I have two datasets I want to merge on the variable id, one of which has two possible ids, for example:
df1 <- data.frame(id = c('a', 'b', 'c', 'q', 'z'),
id2 = c('NA', 'g', 'NA', 'd', 'e'),
var1 = 1:5,
var3 = c('hi', 'hello', 'bonjour', 'howdy', 'hi'))
df2 <- data.frame(id = c('a', 'b', 'c', 'd', 'e'),
var2 = 6:10,
var4 = 20:24)
I currently merge these datasets on the primary linking variable:
merge1 <- merge(x = df1,
y = df2,
by = 'id',
all = TRUE)
I need to re-merge those rows from the first dataframe that have the second id but did not match in the initial merge, so to do that I put them in a separate data frame, take them out of the fully matched dataset, and then merge the two:
df1.remerge <- merge1[which(!is.na(merge1$id2) &
is.na(merge1$var2)),]
df1.remerge$id <- df1.remerge$id2
merged <- merge1[which(is.na(merge1$id2) |
!is.na(merge1$var2)),]
merge2 <- merge(x = df1.remerge,
y = merged,
by = 'id',
all = TRUE,
suffixes = c('.m1', '.m2'))
# where .m1 = the remerged obs from df1 & .m2 = the original merged obs
This, though, creates two sets of the same variables (i.e. I end up with two var1s and two var2s). I can of course manually combine the variables, but I'd prefer not to, since my actual data is quite large (think millions of observations and 30-40 variables) and that seems rather inefficient.
Ultimately I want a dataset that looks roughly like this:
want.final <- data.frame(id = c('a', 'b', 'c', 'd', 'e'),
var1 = 1:5,
var2 = 6:10,
var3 = c('hi', 'hello', 'bonjour', 'howdy', 'hi'),
var4 = 20:24)
But what I get with this method is this:
get.final <- data.frame(id = c('a', 'b', 'c', 'd', 'e'),
var1.m1 = c('NA', 'NA', 'NA', 4, 5),
var1.m2 = c(1, 2, 3, 'NA', 'NA'),
var2.m1 = c('NA', 'NA', 'NA', 'NA', 'NA'),
var2.m2 = c(6, 7, 8, 9, 10),
var3.m1 = c('NA', 'NA', 'NA', 'howdy', 'hi'),
var3.m2 = c('hi', 'hello', 'bonjour', 'NA', 'NA'),
var4.m1 = c('NA', 'NA', 'NA', 'NA', 'NA'),
var4.m2 = c(20, 21, 22, 23, 24))
Does anyone know of a way to re-merge these observations and update the existing variables where they're missing in the master/x dataset and not missing in the using/y? In an ideal world I'd like something like the update option for Stata's merge that does just this.
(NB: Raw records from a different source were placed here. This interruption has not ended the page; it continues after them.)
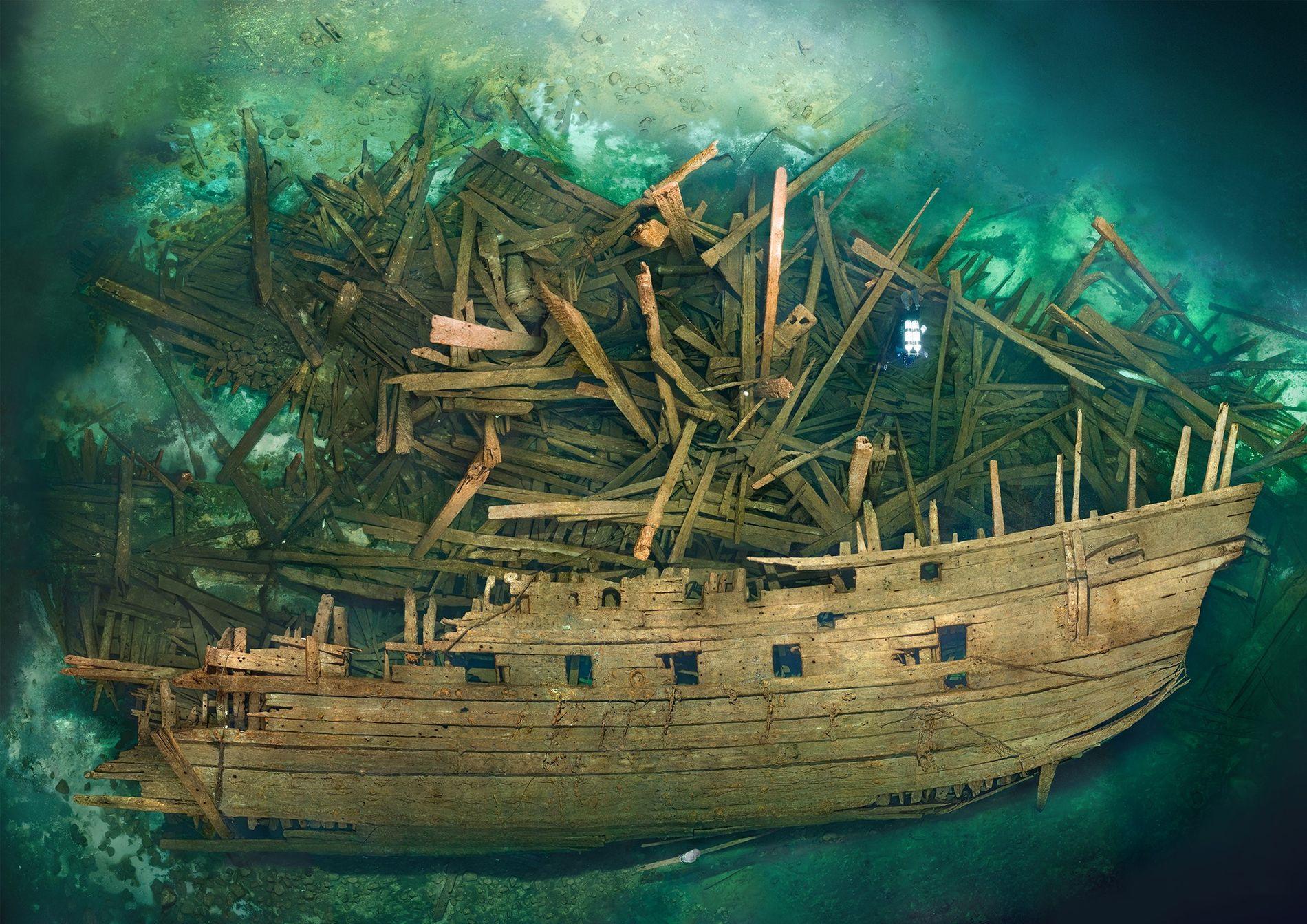 Le navire Mars se trouve dans les profondeurs de la mer Baltique, où il a coulé lors d'une bataille navale en 1564. En haut à droite, un plongeur donne une idée de l'échelle.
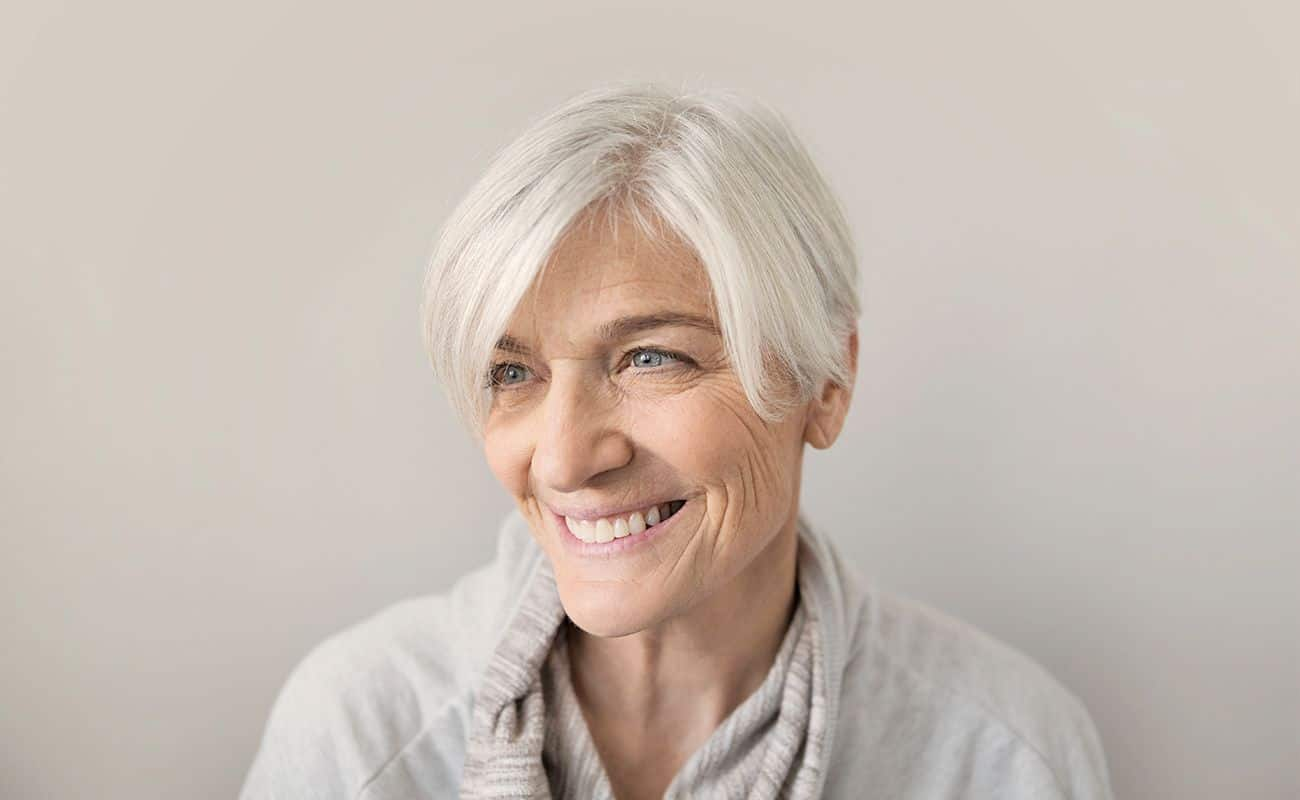 mujer de 3a edad con alzheimer y periodontitis cronica periodoncia e implantes monterrey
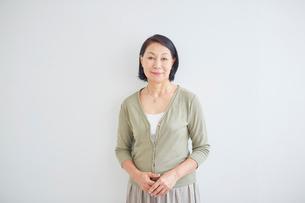 シニア女性のポートレートの写真素材 [FYI02070535]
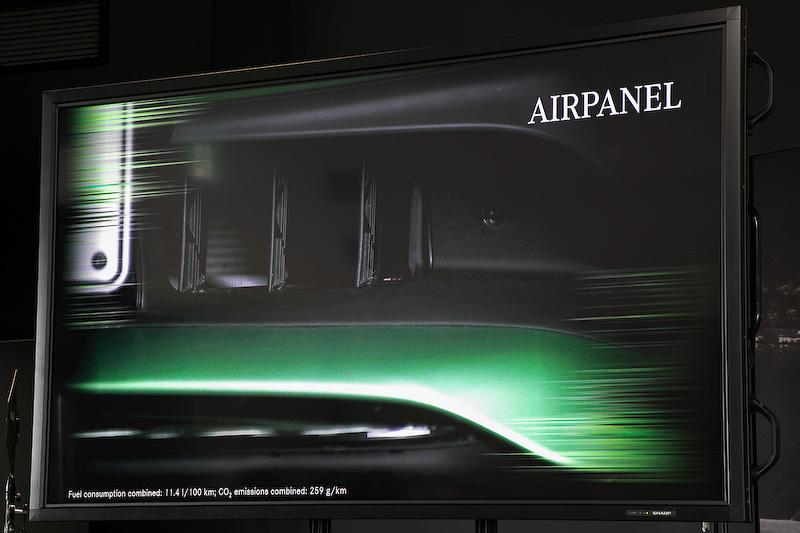 フロントにはもう1つの空力技術が組み込まれていて、それが「エアパネル」だ。約1秒で開閉可能でトップスピード時、高速コーナリング時はルーバーを閉じて空気抵抗を軽減するが、エンジンルームの温度が上がってくるとルーバーが開いて冷却を重視したフロントの空力デザインに変化する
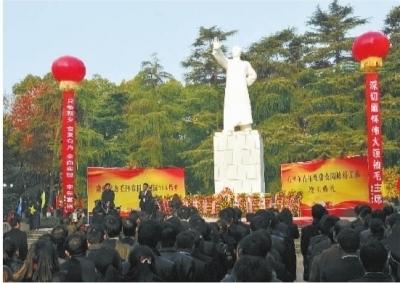 12月24日,经过2个月修缮的韶山市毛泽东青年塑像公园面貌一新。 陈旭东 摄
If I understand correctly, the OP wants to find matching rows between df1$id and df2$id. For those rows in df1 where no matches are found, a second attempt should find matching rows between the alternative id df1$id2 and df2$id. Furthermore, the datasets are quite large (containing millions of rows) and the OP is restricted more or less to base R.
Base R
So, instead of doing multiple merges with datasets of millions of rows, we can resolve the duplicate id columns in df1 first before doing a single merge:
id1 <- df2$id[match(df1$id, df2$id)]
id2 <- df2$id[match(df1$id2, df2$id)]
df1$id <- ifelse(is.na(id1), id2, id1)
df1$id2 <- NULL
merge(df1, df2)
id var1 var3 var2 var4
1 a 1 hi 6 20
2 b 2 hello 7 21
3 c 3 bonjour 8 22
4 d 4 howdy 9 23
5 e 5 hi 10 24
Explanation
First, we check if df1$id is included in df2$id which returns id1 as
[1] "a" "b" "c" NA NA
Then, we check if df1$id2 is included in df2$id which returns id2 as
[1] NA NA NA "d" "e"
Now, we can coalesce id1 and id2, i.e., we pick pair-wise the first non-NA value and replace the id column in df1 which becomes
[1] "a" "b" "c" "d" "e"
The id2 column in df1 is removed as it is no longer needed.
Finally, the modified df1 and df2 are merged on the id column.
Edit: data.table approach
As the OP has pointed out that his production dataset consists of millions of observations and 30-40 variables it might be worthwhile to consider a data.table approach. data.table has the := assignment operator which allows for fast update of columns by reference.
Using data.table, the approach above can be implemented by
library(data.table)
setDT(df1)
setDT(df2)
df2[df1[, `:=`(id = fcoalesce(df2[df1, on = "id", x.id], df2[df1, on = "id==id2", x.id]),
id2 = NULL)], on = "id"]

In general, merge and dplyr::*_join will always give you the *.x/*.y variants of a shared-column; data.table is often the same, but its merge-assignment operation can help side-step it.
base R
out <- merge(merge(df1, df2, by="id", all.x=TRUE), df2,
by.x="id2", by.y="id", all.x = TRUE, suffixes = c("", ".y"))
out$id[is.na(out$var2)] <- out$id2[is.na(out$var2)]
out$var2[is.na(out$var2)] <- out$var2.y[is.na(out$var2)]
out[,c("id2","var2.y")] <- NULL
out
# id var1 var2
# 1 d 4 9
# 2 e 5 10
# 3 b 2 7
# 4 a 1 6
# 5 c 3 8
data.table
Renaming df2$var2 can be useful here for clarity and conditional reassignment.
library(data.table)
DT1 <- as.data.table(df1)
DT2 <- as.data.table(df2)
setnames(DT2, "var2", "var2new")
DT1[DT2, var2 := var2new, on = .(id)
][DT2, c("id", "var2") := .(id2, fifelse(is.na(var2), var2new, var2)), on = .(id2 == id)
][, id2 := NULL]
# id var1 var2
# <char> <int> <int>
# 1: a 1 6
# 2: b 2 7
# 3: c 3 8
# 4: d 4 9
# 5: e 5 10

Related

In R how can you copy one column's value to another chosen column, without replacing the other columns values?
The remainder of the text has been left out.